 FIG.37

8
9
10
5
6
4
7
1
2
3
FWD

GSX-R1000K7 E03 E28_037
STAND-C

==

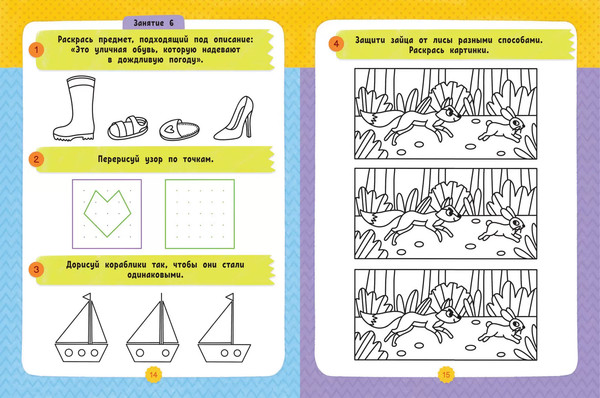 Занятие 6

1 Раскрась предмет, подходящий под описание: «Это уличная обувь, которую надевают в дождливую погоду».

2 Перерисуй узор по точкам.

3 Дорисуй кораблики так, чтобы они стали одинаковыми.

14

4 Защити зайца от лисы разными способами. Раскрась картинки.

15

...

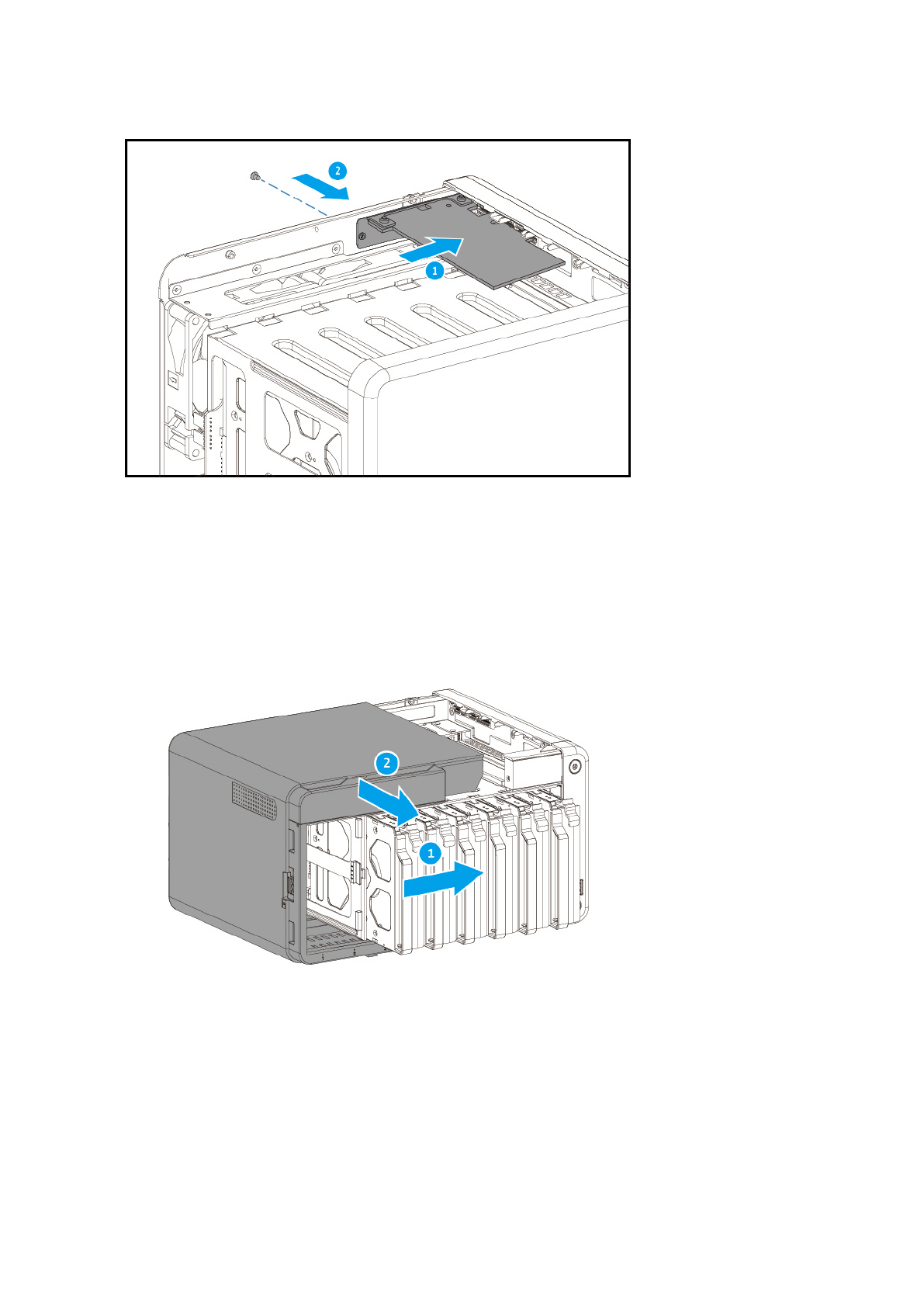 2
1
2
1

**About this exercise**
Answer with the number alone after tallying the lines of the entries above that contain the word "Раскрась".

**Response area**
2